Spring Transition Dates and Fall Transition Dates

Graph of Spring Transition Dates and Fall Transition Dates various methods

OSCURS Method

Method & Data Reference

Ingraham, W.J., Jr. and R. K. Miyihara. 1988. Ocean surface current simulations in the North Pacific Ocean and Bering Sea (OSCURS-Numerical Model). NOAA Tech. Mem., NMFS F/ NWC-130, 155 p.

Summary

Each year, along the Pacific Coast of North American between San Francisco (38 North Latitude) and the Queen Charlotte Islands (52 North Latitude), the coastal winds switch from the southerly winds of winter to the northerly winds of summer producing a transition in wind called the spring transition. Conversely, the yearly switch back from the northerly winds of summer to the southerly winds of winter produce a fall transition. The summer winds, which occur after the spring transition and prior to the fall transition, are known to be favorable for upwelling -- a process that transports the nutrients to the ocean surface, feeding the near-shore food chain. Estimates of the transition dates were derived from smoothed synthetic winds computed by the ocean surface currents model OSCURS (Ingraham and Miyihara 1988), which used daily sea level atmospheric pressure fields for years 1946 to 1994 as input. The spring and fall transition dates were calculated for the latitude of the Columbia's mouth (46 deg 12' North Latitude).

____________________

*WHAT TO DO*:
Condense the paragraph beginning "Each year, along the Pacific Coast" from the text on spring and fall transition dates into a short bulleted list that keeps its main facts.

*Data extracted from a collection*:
____________________

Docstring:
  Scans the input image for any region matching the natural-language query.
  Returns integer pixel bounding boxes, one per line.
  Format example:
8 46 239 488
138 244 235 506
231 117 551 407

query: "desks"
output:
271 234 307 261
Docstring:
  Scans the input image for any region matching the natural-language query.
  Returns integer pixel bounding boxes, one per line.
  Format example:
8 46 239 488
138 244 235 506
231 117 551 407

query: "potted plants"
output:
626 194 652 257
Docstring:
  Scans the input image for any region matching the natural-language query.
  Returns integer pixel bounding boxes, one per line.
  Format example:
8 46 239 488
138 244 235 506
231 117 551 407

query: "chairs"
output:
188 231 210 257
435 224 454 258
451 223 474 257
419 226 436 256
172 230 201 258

____________________

*RESULT OF THIS EXERCISE*:
- Between San Francisco (38 North Latitude) and the Queen Charlotte Islands (52 North Latitude), coastal winds shift each year from winter's southerly winds to summer's northerly winds. This shift is called the spring transition.
- The yearly return from northerly summer winds to southerly winter winds is the fall transition.
- The summer winds between the two transitions favor upwelling, which brings nutrients to the ocean surface and feeds the near-shore food chain.
- Transition dates were estimated from smoothed synthetic winds computed by the OSCURS ocean surface currents model (Ingraham and Miyihara 1988). The model used daily sea level atmospheric pressure fields from 1946 to 1994 as input.
- The dates were calculated for the latitude of the Columbia's mouth (46 deg 12' North Latitude).